Practical IT: Key Takeaways from the New York Times Breach
Last week, we all woke to the New York Times announcing they were victims of an ongoing attack by Chinese hackers, resulting in the accounts of several reporters being compromised. The article went on to describe details of the breach including four months of network intrusion, the inappropriate access of key reporters' emails, and the hackers gaining the login and password credentials of every single NYT employee. The article then goes on to recount details of the investigation in what has evolved into a very public case study on the challenge of protecting an enterprise with the inherent limitations of antivirus technology.
The question has loomed for some time about the real-world effectiveness of antivirus-based endpoint technologies and their complementary "next generation" adaptations. But in this case, it may finally be decided beyond a shadow of a doubt, antivirus is simply not equipped to address today's attacks against businesses.

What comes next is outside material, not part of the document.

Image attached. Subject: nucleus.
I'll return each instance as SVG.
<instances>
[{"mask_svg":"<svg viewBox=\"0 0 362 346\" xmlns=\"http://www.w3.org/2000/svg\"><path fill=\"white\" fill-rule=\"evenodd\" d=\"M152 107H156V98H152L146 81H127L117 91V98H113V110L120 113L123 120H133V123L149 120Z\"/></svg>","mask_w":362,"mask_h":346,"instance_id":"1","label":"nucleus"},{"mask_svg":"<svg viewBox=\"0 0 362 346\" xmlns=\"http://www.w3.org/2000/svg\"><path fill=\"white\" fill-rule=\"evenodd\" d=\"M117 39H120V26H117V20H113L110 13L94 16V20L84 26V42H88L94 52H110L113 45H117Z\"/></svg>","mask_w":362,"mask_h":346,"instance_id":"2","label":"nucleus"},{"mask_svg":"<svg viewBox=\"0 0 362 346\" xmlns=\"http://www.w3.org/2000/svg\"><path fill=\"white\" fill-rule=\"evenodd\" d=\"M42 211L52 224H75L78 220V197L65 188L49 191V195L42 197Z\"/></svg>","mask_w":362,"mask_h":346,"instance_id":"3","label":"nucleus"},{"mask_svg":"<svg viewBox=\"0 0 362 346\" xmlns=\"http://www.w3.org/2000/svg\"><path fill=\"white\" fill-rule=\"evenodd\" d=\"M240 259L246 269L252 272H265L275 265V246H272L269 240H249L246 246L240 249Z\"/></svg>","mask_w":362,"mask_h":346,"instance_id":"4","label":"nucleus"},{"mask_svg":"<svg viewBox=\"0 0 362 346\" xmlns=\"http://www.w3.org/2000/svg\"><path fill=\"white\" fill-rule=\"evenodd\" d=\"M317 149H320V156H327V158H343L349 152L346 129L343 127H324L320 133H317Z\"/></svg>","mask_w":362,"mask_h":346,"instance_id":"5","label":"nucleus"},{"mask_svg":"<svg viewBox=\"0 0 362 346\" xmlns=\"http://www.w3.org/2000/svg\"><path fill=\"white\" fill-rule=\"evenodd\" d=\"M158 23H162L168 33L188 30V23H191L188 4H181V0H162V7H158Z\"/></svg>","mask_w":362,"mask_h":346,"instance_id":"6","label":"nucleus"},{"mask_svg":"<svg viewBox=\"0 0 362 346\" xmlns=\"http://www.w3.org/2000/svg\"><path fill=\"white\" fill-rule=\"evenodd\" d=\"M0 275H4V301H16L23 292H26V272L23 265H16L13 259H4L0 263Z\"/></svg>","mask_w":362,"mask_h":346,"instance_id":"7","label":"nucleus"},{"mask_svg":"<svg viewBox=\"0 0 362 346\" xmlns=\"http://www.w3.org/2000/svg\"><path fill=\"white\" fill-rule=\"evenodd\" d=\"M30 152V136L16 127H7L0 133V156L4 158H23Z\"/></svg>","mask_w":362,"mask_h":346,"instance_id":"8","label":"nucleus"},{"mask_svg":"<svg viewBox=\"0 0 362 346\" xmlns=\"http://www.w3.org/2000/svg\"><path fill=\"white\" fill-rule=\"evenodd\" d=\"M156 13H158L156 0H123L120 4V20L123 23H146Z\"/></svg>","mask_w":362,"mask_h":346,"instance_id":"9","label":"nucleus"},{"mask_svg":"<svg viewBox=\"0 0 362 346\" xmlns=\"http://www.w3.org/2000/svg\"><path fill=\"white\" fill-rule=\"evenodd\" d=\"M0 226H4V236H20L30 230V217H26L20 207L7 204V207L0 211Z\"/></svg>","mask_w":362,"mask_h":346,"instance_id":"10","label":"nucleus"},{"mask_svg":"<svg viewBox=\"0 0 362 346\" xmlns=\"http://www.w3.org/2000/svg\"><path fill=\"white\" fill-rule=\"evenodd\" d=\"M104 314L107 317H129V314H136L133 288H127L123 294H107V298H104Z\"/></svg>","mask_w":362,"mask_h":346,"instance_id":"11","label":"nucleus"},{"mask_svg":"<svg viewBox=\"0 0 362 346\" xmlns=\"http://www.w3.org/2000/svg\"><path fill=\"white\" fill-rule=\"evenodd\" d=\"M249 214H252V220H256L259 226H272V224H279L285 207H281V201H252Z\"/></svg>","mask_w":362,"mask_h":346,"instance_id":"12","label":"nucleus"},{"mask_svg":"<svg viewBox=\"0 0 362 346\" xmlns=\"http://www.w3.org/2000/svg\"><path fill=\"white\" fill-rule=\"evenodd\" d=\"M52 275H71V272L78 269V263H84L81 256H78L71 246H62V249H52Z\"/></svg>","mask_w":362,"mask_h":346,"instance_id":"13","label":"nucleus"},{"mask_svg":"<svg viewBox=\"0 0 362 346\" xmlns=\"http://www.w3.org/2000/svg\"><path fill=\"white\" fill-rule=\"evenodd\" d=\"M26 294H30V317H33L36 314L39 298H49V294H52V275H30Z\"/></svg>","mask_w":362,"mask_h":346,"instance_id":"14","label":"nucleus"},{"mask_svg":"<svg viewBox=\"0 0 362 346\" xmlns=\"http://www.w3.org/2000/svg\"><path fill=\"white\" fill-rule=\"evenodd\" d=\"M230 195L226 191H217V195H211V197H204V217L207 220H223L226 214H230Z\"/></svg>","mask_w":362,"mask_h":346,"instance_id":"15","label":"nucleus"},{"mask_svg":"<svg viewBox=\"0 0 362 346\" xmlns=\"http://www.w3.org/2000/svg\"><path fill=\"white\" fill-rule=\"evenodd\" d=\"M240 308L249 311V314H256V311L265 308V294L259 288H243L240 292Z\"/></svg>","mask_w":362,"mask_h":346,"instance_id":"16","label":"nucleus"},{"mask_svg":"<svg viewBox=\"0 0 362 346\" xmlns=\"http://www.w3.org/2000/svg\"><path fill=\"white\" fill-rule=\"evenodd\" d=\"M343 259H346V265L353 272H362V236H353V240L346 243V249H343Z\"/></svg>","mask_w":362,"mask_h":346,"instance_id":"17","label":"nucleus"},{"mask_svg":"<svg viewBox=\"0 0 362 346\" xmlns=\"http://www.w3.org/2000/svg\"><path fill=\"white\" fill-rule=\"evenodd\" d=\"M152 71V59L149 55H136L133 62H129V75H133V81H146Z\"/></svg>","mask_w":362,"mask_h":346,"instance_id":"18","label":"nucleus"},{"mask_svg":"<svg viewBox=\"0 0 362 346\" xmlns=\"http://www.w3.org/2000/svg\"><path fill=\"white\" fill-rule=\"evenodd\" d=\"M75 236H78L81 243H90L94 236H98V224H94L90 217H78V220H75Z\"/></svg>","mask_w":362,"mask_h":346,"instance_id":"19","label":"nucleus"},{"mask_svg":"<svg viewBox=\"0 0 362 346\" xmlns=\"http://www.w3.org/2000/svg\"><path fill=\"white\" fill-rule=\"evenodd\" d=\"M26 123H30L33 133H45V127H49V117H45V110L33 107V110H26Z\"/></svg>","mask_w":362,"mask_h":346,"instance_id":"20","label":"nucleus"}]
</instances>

Is your business safe from malware with this dated approach to systems and data security?
Relying on solutions like antivirus which is generally 30-50 percent effective is simply not acceptable. Instead, as security professionals we need to suggest that "enough is enough," and proactively seek out solutions that are more sophisticated.
Few businesses will actually be a victim of the advanced persistent threat (APT) bogeyman, but there is overwhelming evidence that their chances of becoming a victim of a targeted attack are growing with each day. This incident illustrates with a degree of certainty that antivirus is ineffective at protecting users, data, and the cloud. Without real-time detection and analytics, we cannot reach true, consistent security effectiveness. We need to continue to work to expose this truth that still seems hidden to many of our peers.
What are the next steps? What do we take away from this that makes our jobs less risky? As a fellow security professional, if you are charged with protecting your company's systems and data, I would examine the following:
Evaluate the effectiveness of the solutions in place
Test your policies, practices and solutions in your environment to get an understanding of how effective they really are. Use red team exercises with your brightest minds donning the blackest hats to crack your network. Penetration testing, social engineering and application testing should be combined with a thorough internal/external policy. Then implement a practice review to maximize the test's effectiveness and develop countermeasures and remedies to mitigate any exposed risk. Remember, like an Olympic athlete, its practice, practice, execute. Just because the Olympics is held every four years doesn't mean those athletes aren't honing their skills in preparation every day prior.
Take a look at the percentage of budget you currently have allocated to dated technologies. If you have a large investment dedicated to ineffective solutions, it may be time to integrate or replace them with more sophisticated tools geared toward today's evolving threat landscape. This seems like a given, right? Except, you may have inherited this budget line and solution when you moved into position. Often times these things are passed along to successors, and too infrequently do we stop to scrutinize them.
Assess your risk and investigate inbound email sandboxing
Checking the safety of an emailed link not just as it enters the mailbox, but as a user clicks on it will pay off in the end. This protects against a new phishing tactic created by cybercriminals to avoid URL lookup incorporated into some email security solutions. Bad guys send an email with a brand new, or clean but compromised URL, to their targets. After the lure is in the old inbox, they can inject malicious code into the website after delivery. No one said the bad guys weren't ingenious. Many of them know security solutions as well, if not better than we do.
Inspect your web traffic in real-time
You need to protect users in multiple ways. Even if you have inbound email sandboxing for your corporate email, some users might click on a malicious link through their personal Gmail account and be directed to a malicious site. In that case, your corporate email spear-phishing protection is unable to see the traffic. The end result is that your network is compromised. We must stop malicious URLs from even getting to users by catching them in the gateway. Email and web security must work in unison. Bottom line is your web security gateway needs to be intelligent, analyze content in real time, and be effective at stopping inbound and outbound malware.
It's not just about technology
You are only as strong as your weakest link. The human element is incredibly important to your security posture. Many CSOs I've spoken with are adopting employee testing programs and conduct this training on an ongoing basis. The result isn't really just employee education or security awareness - it's behavior modification. By doing this, we are both adjusting the likelihood of employees creating a risk incident and using technology to reduce or eliminate employees' and users' risk profiles.